Critical thinking is the stronger drug authoritarians fear.

In my case, the physical, behavioral heresy of smoking marijuana
has led me away from the authoritarian belief systems that hold sway in so
much of the world, toward a kinder, gentler, and terribly heretical belief
system. If I were to label my particular brand of heresy, I would call
myself a Pharmaceutical Gnostic. Like the Christian Gnostics of former
centuries, I will not blindly obey the authoritarian orthodoxy of the
moment; I value self-knowledge over unthinking faith. And like the
Christian Gnostics, this places me and those I love in danger of
persecution, financial ruin. imprisonment, and, if I would be so foolish as
to physically resist, injury or death at the hands of the authorities.
Today's pharmaceutical orthodoxy lies at the core of the concept of
the therapeutic state: the idea that people are unfit to determine their
own best interests, that they are too irresponsible to use medicines and
other chemicals wisely or moderately, that the state has a legitimate
interest in enforcing the opinions of its own experts. This orthodoxy is
upheld by politicians, police, mental health experts, and physicians who
insist that people use only officially sanctioned substances and therapies
to kill their pain or cure their ills. It is also promoted by
pharmaceutical corporations, who spend obscene amounts of money lobbying to
maintain their monopoly on the manufacture and sale of drugs.

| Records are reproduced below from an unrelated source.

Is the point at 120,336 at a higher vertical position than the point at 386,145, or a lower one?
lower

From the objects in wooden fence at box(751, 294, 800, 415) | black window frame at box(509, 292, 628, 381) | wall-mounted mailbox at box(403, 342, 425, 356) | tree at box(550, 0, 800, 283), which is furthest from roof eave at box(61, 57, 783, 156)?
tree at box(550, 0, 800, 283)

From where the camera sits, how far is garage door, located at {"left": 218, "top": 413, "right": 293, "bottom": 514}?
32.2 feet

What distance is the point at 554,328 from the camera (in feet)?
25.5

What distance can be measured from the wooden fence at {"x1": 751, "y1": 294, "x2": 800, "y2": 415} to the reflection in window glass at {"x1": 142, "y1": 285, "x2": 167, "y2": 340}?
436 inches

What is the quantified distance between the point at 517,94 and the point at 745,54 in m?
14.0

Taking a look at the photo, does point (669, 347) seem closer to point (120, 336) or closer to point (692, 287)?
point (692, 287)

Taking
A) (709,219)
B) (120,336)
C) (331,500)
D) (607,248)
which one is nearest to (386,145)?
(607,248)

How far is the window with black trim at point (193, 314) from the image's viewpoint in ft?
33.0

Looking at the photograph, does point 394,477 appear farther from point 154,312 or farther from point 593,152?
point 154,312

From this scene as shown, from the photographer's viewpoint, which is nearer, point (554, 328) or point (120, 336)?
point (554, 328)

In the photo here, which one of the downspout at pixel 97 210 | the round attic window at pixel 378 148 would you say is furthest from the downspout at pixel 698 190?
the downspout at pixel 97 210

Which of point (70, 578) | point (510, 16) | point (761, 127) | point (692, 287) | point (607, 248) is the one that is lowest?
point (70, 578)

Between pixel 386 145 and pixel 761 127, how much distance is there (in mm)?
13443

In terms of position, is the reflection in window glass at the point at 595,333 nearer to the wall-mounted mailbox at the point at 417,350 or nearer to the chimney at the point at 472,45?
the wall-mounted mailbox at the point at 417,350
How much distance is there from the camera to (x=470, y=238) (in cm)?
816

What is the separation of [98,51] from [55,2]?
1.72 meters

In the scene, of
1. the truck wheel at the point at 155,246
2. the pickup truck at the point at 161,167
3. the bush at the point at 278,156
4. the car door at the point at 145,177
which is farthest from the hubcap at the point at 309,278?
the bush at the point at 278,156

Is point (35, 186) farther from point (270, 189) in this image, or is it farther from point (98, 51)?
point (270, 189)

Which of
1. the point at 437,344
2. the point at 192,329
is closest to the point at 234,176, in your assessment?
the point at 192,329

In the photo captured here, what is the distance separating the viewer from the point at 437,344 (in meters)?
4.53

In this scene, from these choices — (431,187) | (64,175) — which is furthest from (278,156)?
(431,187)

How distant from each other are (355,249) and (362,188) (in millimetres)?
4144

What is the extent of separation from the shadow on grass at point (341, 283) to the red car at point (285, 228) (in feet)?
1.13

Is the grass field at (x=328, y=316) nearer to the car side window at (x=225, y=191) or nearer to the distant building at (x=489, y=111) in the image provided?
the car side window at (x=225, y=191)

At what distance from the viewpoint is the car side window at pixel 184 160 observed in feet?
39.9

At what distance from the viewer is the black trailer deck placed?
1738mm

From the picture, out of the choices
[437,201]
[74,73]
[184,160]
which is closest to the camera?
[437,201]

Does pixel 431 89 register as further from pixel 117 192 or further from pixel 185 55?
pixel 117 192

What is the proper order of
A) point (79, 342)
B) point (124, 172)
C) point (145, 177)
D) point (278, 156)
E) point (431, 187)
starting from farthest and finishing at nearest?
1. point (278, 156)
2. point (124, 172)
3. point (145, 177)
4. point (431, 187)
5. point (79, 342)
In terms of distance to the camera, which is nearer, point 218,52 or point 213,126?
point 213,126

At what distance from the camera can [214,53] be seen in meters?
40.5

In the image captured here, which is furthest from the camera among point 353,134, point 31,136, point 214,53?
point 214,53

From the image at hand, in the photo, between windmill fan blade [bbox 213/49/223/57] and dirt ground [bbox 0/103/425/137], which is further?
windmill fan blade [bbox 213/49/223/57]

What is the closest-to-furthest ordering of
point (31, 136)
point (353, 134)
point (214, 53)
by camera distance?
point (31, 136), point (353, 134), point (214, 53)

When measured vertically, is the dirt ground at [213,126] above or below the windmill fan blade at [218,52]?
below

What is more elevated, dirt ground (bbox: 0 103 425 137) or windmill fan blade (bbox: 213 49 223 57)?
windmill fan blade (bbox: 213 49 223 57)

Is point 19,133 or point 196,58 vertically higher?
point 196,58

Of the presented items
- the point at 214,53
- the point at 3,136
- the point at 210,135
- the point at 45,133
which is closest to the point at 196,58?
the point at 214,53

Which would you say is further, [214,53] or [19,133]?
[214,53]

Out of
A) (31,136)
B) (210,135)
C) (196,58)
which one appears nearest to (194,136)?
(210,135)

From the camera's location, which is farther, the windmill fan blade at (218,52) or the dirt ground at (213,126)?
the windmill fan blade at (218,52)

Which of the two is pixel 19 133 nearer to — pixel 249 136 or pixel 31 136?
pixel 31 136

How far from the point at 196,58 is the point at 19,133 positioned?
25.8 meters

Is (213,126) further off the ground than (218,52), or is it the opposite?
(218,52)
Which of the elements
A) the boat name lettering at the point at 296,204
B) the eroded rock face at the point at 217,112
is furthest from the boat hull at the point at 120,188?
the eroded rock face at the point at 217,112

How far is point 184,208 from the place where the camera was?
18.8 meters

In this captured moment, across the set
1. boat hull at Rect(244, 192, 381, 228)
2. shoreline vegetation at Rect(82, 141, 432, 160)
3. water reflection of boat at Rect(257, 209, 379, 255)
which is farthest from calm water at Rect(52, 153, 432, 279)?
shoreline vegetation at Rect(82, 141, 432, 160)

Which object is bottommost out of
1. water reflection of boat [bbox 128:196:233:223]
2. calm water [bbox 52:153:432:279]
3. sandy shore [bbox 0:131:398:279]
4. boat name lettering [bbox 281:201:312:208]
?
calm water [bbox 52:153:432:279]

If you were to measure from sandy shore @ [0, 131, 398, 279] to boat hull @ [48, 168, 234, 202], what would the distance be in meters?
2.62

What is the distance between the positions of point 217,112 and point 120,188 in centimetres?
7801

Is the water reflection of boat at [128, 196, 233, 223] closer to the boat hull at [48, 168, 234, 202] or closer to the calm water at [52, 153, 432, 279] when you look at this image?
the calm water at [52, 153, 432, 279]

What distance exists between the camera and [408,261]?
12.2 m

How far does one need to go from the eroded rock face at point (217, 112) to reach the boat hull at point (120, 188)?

Of course, it isn't necessarily wise to suggest publicly that
physicians have enriched themselves and shut out competition with a legal
monopoly on prescriptions and medical certification, effectively
prohibiting pharmacists, homeopaths, herbalists, and midwives from
prescribing remedies; that mental health practitioners are making enormous
sums from the proliferation of chemical dependency clinics; or that
politicians and police are unconstitutionally expanding their power yet
further into our private lives. Such claims are usually met with rage,
scorn, and derision, followed by the plaintive cry that our priesthood's
actions hane no such selfish motivation, and are all for the public good.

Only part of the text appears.